Yozlaşmaya razı gelinmesinin ardında muhakkak ki Osmanlı’dan bu yana toplumun kamusal alana müdahale geleneğinin zayıflığı, devleti elinde tutanların hükmüne razı olma eğiliminin ağır basması rol oynuyor. Ancak iktidarın da hakkını teslim etmemiz lazım… Çünkü toplumu paralize eden iki özellik sergiliyor.

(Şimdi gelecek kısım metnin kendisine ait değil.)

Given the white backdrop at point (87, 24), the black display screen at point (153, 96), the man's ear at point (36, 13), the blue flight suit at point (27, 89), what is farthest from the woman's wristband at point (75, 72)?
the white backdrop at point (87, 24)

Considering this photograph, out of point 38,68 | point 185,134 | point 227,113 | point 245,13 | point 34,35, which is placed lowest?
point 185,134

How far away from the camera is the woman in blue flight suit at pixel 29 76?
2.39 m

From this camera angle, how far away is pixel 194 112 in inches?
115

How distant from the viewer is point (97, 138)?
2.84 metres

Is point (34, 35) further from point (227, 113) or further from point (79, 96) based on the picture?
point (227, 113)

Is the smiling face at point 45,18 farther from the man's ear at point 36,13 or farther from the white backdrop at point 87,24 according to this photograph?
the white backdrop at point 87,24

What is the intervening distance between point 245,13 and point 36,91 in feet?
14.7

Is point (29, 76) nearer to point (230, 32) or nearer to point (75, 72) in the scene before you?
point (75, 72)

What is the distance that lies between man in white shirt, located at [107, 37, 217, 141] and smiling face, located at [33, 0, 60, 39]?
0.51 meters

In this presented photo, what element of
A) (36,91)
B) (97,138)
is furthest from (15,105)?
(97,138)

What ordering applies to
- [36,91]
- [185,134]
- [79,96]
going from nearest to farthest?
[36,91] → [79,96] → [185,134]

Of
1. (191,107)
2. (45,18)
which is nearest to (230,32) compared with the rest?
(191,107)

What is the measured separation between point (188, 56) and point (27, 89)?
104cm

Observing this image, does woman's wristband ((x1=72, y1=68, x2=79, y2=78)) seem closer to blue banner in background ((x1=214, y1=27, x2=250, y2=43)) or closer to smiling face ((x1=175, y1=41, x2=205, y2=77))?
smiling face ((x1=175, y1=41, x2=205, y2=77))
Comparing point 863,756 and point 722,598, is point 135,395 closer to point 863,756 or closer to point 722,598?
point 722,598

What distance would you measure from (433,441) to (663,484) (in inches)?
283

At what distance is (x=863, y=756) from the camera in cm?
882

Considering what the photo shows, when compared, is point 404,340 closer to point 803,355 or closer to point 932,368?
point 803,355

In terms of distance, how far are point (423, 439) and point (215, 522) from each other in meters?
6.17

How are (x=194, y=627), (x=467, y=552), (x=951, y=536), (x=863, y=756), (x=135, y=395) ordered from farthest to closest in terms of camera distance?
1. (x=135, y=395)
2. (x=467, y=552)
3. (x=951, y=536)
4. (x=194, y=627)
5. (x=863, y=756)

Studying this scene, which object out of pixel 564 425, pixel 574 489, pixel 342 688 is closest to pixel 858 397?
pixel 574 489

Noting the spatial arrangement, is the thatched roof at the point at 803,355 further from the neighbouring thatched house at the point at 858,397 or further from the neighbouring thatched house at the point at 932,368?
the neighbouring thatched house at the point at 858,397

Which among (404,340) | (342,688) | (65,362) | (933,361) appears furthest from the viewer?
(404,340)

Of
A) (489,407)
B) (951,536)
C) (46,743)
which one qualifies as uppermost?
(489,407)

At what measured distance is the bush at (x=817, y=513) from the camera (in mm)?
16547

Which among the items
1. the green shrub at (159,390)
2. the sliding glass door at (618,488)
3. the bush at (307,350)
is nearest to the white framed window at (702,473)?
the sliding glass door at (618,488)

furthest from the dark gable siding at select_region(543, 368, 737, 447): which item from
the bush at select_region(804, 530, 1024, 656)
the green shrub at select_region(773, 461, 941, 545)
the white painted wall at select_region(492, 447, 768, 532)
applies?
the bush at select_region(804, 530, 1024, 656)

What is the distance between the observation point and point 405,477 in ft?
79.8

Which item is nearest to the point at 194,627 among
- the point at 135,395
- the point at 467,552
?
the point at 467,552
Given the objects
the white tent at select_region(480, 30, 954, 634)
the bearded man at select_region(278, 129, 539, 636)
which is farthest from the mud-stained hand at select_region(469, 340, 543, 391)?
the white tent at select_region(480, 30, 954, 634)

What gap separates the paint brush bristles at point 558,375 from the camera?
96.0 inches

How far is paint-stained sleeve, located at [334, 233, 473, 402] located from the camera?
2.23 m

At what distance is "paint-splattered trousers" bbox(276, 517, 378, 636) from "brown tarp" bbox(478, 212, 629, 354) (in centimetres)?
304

Biri dış politika üzerinden geliştirilen ‘yeniden büyümeci’ dil ve eylemler. Topluma Türkiye’nin bir anlamda ‘yeniden doğmakta olduğu’, dünyada hak ettiği yeri ‘yeniden’ alacağı, Türkiye’siz hiçbir adımın atılamayacağı söyleniyor. Bu arada yakın coğrafyadaki tüm çatışmalara taraf olunuyor, fırsat varsa teşvik ediliyor… Sonuç herkesi kuşatan bir milliyetçi atmosfer.
Toplumun bunun cazibesine kapılmaması zor. Kimliğini devlet eliyle tanımlamış, kişiliğini devlet üzerinden şekillendirmiş bir toplum bu… Hamasi, yüzeysel ve gerektiğinde çarpıtılmış resmi tarih anlatısının da gösterdiği üzere, bir aşağılanmışlık, takdir edilmemişlik, eziklik duygusuna sahip. O nedenle bu iktidarın çoğu zaman ahlaki ilkeleri, bazen uzun vadeli akılcı bakışı ihlal eden dış politika heveskârlığı insanların başını döndürebiliyor. İktidarın ‘sağlam duruşu’ bizleri tarihi yeniden yazma hayallerine sürükleyebiliyor…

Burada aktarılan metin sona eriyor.